Stored rows =>

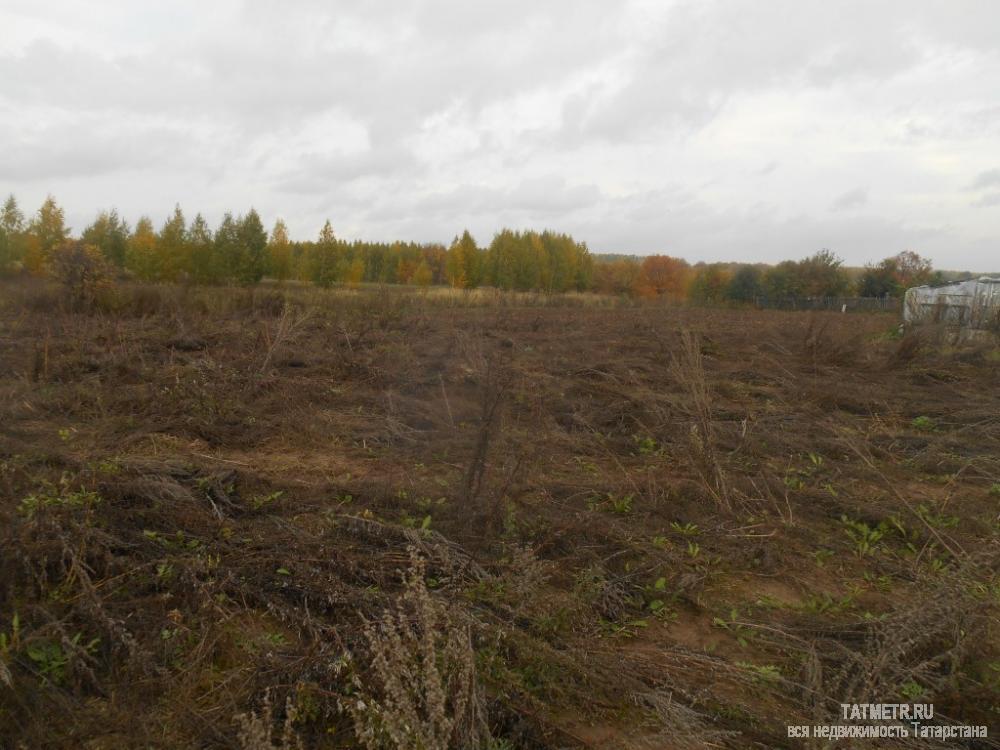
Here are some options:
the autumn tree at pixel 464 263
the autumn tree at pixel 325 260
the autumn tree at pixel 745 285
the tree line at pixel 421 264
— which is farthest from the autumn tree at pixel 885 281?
the autumn tree at pixel 325 260

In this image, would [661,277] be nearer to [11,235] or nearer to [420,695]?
[11,235]

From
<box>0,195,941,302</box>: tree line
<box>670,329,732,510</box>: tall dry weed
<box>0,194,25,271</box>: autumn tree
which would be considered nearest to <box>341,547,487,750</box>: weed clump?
<box>670,329,732,510</box>: tall dry weed

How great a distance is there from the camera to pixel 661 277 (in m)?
50.3

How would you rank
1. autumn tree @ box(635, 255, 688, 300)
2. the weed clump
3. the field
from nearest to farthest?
the weed clump
the field
autumn tree @ box(635, 255, 688, 300)

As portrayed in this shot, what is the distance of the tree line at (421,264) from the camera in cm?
2920

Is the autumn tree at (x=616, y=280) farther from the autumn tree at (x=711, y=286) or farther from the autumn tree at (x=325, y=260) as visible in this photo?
the autumn tree at (x=325, y=260)

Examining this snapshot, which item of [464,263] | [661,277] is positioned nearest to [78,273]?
[464,263]

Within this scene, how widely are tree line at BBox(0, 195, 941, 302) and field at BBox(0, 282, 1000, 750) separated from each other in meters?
17.8

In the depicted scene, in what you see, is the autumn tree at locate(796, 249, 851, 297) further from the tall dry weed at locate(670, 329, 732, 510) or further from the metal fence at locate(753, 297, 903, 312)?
the tall dry weed at locate(670, 329, 732, 510)

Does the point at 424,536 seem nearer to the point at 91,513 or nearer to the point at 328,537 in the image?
the point at 328,537

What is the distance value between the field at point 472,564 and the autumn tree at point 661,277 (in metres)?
43.2

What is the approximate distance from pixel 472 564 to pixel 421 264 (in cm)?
4149

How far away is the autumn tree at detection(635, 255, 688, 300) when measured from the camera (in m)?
49.6

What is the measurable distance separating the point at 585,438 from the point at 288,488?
3.01 m
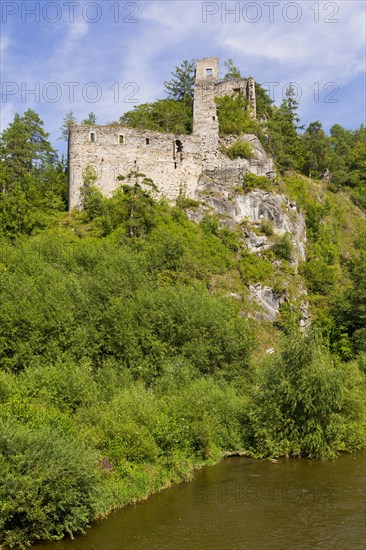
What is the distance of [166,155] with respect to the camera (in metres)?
46.8

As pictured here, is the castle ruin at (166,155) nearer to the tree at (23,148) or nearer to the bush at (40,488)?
the tree at (23,148)

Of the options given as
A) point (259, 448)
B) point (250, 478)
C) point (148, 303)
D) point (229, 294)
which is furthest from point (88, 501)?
point (229, 294)

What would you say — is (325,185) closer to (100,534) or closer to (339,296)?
(339,296)

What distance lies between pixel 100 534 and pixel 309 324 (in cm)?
2982

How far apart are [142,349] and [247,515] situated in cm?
1311

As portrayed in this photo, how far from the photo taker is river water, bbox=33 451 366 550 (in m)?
15.7

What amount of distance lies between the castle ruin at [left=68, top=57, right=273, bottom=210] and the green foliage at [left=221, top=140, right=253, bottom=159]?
367mm

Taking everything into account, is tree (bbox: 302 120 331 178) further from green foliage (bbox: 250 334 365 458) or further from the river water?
the river water

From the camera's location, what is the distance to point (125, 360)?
2881 centimetres

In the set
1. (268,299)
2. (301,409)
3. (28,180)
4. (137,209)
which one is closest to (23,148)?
(28,180)

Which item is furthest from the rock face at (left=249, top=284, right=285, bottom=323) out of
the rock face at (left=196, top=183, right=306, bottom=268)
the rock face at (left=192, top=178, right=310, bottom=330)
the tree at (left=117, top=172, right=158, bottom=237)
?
the tree at (left=117, top=172, right=158, bottom=237)

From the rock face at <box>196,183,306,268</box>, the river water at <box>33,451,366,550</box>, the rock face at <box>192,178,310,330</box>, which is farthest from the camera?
the rock face at <box>196,183,306,268</box>

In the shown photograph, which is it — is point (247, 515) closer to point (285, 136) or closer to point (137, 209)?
point (137, 209)

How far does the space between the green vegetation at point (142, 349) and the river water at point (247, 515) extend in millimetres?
824
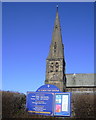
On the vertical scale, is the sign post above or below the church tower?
below

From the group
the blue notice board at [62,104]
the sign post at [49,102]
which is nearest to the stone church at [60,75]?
the sign post at [49,102]

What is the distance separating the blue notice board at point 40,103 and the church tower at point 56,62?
39.0 metres

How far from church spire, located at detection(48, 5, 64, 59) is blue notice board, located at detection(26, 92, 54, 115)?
43231mm

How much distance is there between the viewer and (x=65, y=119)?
426 inches

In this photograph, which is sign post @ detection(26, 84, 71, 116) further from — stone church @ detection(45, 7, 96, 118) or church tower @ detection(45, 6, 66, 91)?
church tower @ detection(45, 6, 66, 91)

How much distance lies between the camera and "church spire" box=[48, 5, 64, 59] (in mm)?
55969

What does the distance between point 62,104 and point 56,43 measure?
47.3m

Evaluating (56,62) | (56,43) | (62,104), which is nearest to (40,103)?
(62,104)

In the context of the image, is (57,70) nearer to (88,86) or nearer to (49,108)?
(88,86)

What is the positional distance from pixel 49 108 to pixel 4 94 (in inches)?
118

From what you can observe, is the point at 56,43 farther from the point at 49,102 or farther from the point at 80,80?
the point at 49,102

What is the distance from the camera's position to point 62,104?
11.4m

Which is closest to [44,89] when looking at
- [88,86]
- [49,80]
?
[49,80]

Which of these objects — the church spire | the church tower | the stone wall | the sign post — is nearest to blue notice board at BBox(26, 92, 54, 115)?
the sign post
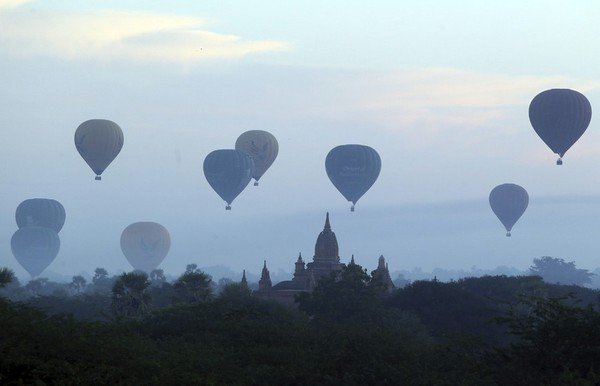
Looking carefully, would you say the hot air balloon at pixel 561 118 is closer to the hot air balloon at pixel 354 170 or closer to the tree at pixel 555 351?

Aim =>
Leave out every picture and copy the rest of the records exactly.

Answer to the task =>
Here are some options:
the autumn tree at pixel 464 263
the autumn tree at pixel 325 260
the autumn tree at pixel 745 285
the tree line at pixel 421 264
— which is farthest from the autumn tree at pixel 885 281?
the autumn tree at pixel 325 260

In this image, would [661,277] be nearer to [11,235] or nearer to [420,695]?
[11,235]

From
<box>0,195,941,302</box>: tree line
<box>670,329,732,510</box>: tall dry weed
<box>0,194,25,271</box>: autumn tree
which would be considered nearest to <box>341,547,487,750</box>: weed clump?
<box>670,329,732,510</box>: tall dry weed

How great a distance is there from the camera to pixel 661 277 (in m)?
50.3

How would you rank
1. autumn tree @ box(635, 255, 688, 300)
2. the weed clump
3. the field
from nearest to farthest?
the weed clump
the field
autumn tree @ box(635, 255, 688, 300)

As portrayed in this shot, what is the distance of the tree line at (421,264) from the camera in cm?
2920

Is the autumn tree at (x=616, y=280) farther from the autumn tree at (x=711, y=286) or farther from the autumn tree at (x=325, y=260) as visible in this photo?
the autumn tree at (x=325, y=260)

Examining this snapshot, which item of [464,263] | [661,277] is positioned nearest to [78,273]?
[464,263]

Within this scene, how widely are tree line at BBox(0, 195, 941, 302) and field at BBox(0, 282, 1000, 750) separated from each other in meters?
17.8

In the depicted scene, in what you see, is the autumn tree at locate(796, 249, 851, 297) further from the tall dry weed at locate(670, 329, 732, 510) or further from the metal fence at locate(753, 297, 903, 312)?
the tall dry weed at locate(670, 329, 732, 510)

Does the point at 424,536 seem nearer to the point at 91,513 or nearer to the point at 328,537 in the image?
the point at 328,537

What is the distance value between the field at point 472,564 and the autumn tree at point 661,277 (in metres)?
43.2

What is the approximate distance from pixel 472 564 to pixel 421 264 (in cm)?
4149

How far away is the autumn tree at detection(635, 255, 688, 300) when measured from the camera (in m)?
49.6

What is the measurable distance separating the point at 585,438 from the point at 288,488?
3.01 m
What is the distance of [166,155] with respect to the camera (in metres)?
46.8

As pictured here, is the castle ruin at (166,155) nearer to the tree at (23,148) or nearer to the bush at (40,488)?
the tree at (23,148)

Of the options given as
A) point (259, 448)
B) point (250, 478)
C) point (148, 303)
D) point (229, 294)
which is furthest from point (88, 501)?
point (229, 294)

What would you say — is (325,185) closer to (100,534) or closer to (339,296)?
(339,296)

What distance lies between pixel 100 534 and pixel 309 324 (in cm)?
2982

How far apart are [142,349] and [247,515] situated in cm?
1311

As portrayed in this photo, how far from the photo taker is river water, bbox=33 451 366 550 (in m)?
15.7

What amount of distance lies between the castle ruin at [left=68, top=57, right=273, bottom=210] and the green foliage at [left=221, top=140, right=253, bottom=159]?
367mm

Taking everything into account, is tree (bbox: 302 120 331 178) further from green foliage (bbox: 250 334 365 458) or further from the river water?
the river water

From the camera's location, what is the distance to point (125, 360)?
2881 centimetres

In the set
1. (268,299)
2. (301,409)
3. (28,180)
4. (137,209)
which one is closest to (23,148)?
(28,180)

Which item is furthest from the rock face at (left=249, top=284, right=285, bottom=323) out of
the rock face at (left=196, top=183, right=306, bottom=268)
the rock face at (left=192, top=178, right=310, bottom=330)
the tree at (left=117, top=172, right=158, bottom=237)
?
the tree at (left=117, top=172, right=158, bottom=237)

From the rock face at <box>196,183,306,268</box>, the river water at <box>33,451,366,550</box>, the rock face at <box>192,178,310,330</box>, which is farthest from the camera?
the rock face at <box>196,183,306,268</box>

In the shown photograph, which is it — is point (247, 515) closer to point (285, 136) or closer to point (137, 209)?
point (137, 209)

How far does the space between the green vegetation at point (142, 349) and the river water at point (247, 515) extend in millimetres?
824
On the vertical scale, is the sign post above or below the church tower?
below

From the group
the blue notice board at [62,104]
the sign post at [49,102]
which is nearest to the stone church at [60,75]?
the sign post at [49,102]

What is the distance separating the blue notice board at point 40,103 and the church tower at point 56,62?
39.0 metres

How far from church spire, located at detection(48, 5, 64, 59) is blue notice board, located at detection(26, 92, 54, 115)?
43231mm

How much distance is there between the viewer and (x=65, y=119)?
426 inches

In this photograph, which is sign post @ detection(26, 84, 71, 116) further from — stone church @ detection(45, 7, 96, 118) or church tower @ detection(45, 6, 66, 91)?
church tower @ detection(45, 6, 66, 91)

How much distance lies between the camera and "church spire" box=[48, 5, 64, 59] (in mm)?
55969

What does the distance between point 62,104 and point 56,43 measure?
47.3m

Evaluating (56,62) | (56,43) | (62,104), which is nearest to (40,103)?
(62,104)

In the context of the image, is (57,70) nearer to (88,86) or nearer to (49,108)?
(88,86)

What is the positional distance from pixel 49 108 to pixel 4 94 (in inches)?
118

From what you can observe, is the point at 56,43 farther from the point at 49,102 or farther from the point at 80,80?
the point at 49,102

What is the distance from the camera's position to point 62,104?
11.4m

Which is closest to [44,89] when looking at
- [88,86]
- [49,80]
?
[49,80]

Which of these objects — the church spire | the church tower | the stone wall | the sign post — is nearest to blue notice board at BBox(26, 92, 54, 115)?
the sign post
Looking carefully, would you say the hot air balloon at pixel 561 118 is closer to the hot air balloon at pixel 354 170 or closer to the tree at pixel 555 351?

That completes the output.